Почему, спросите? Да потому, что именно Вальпургиевая ночь со своими оргиями и хороводами колдунов и ведьм плавно перетекает в праздник "Святой Вальпургии", приходящейся как раз на первое мая по Григорианскому календарю.
Вечером в городе-герое Керчи планировалось произвести праздничный салют, и толпы горожан с наступлением сумерек устремились на Набережную, чтобы полюбоваться столь редким захватывающим зрелищем. За Лидой Малышевой, вообще-то собиравшейся провести вечер дома, зашел ее приятель Виктор Сидорчук. Лида не хотела идти на общегородской праздник, так как после недавней поездки к Марьяне Гмыре находилась в весьма подавленном состоянии. Уж чего-чего, а веселиться у нее не было никакого желания.
Но Виктор, как всегда, настоял на своем. У подъезда их ждал бывший одноклассник Виктора, Саша Гольдин, ныне служивший в органах внутренних дел, пока что в звании сержанта. Виктор познакомил Лиду со своим приятелем, и все дружно направились на Набережную.
Новый знакомый оказался весьма говорливым. Он, как выяснилось, знал целый ворох довольно свежих анекдотов и бесперебойно их рассказывал, будто массовик-затейник, отрабатывающий свои полторы ставки в сельском клубе. Впрочем, некоторые анекдоты были весьма остроумными, и Лида искренне смеялась.
Не сразу, но она все-таки почувствовала, как напрягся и замкнулся Виктор. Это вызвало в девушке раздражение. Она уже достаточно изучила Виктора, чтобы понять причину его поведения. Виктор злился, что не он оказался в центре внимания в этот вечер. И чем больше смеялась Лида, тем угрюмее становился береговой матрос.

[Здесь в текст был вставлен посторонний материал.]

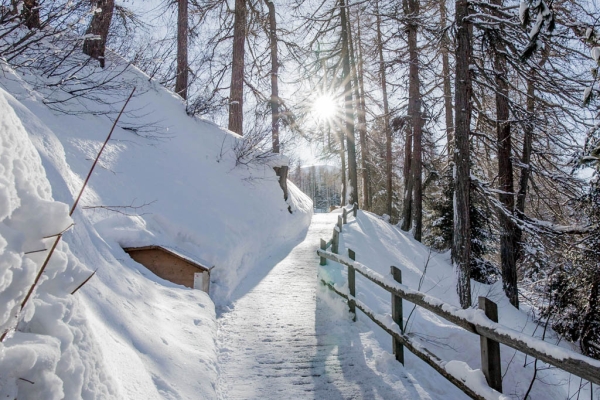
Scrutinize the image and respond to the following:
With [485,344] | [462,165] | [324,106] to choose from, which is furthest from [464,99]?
[324,106]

"Чего же он ждет от меня?" - сердилась про себя Лида: "Что я скажу Саше, что анекдот, мол, смешной, но я смеяться не буду, а то Витюша обидится! В конце концов, за кого он меня принимает?!"
И девушка от обиды и унижения сжала кулачки так, что отточенные ноготки впились ей в ладони.
Посмотрев на салют, молодые люди пошли в обратный путь, в родные пенаты. Саша Гольдин, так и не почувствовав возникшего в компании отчуждения, продолжал заливаться майским соловьем. Лида так же, внешне весело, продолжала смеяться над Сашиными шутками, почти что не вдумываясь в смысл, а именно из чувства протеста.
Что же я, уже не имею права просто посмеяться или поболтать с кем-нибудь, а должна лишь подобострастно заглядывать Сидорчуку в глаза, мол, одобряет ли он мое поведение?!" - в душе у Лиды начинал вскипать праведный гнев.
Сидорчук же мрачнел прямо на глазах. Несколько раз он демонстративно отставал от беседующих Лиды и сержанта милиции, которым приходилось останавливаться и терпеливо ждать, пока Виктор нарочито медленно прикуривал или просто рылся по своим карманам, якобы что-то потеряв.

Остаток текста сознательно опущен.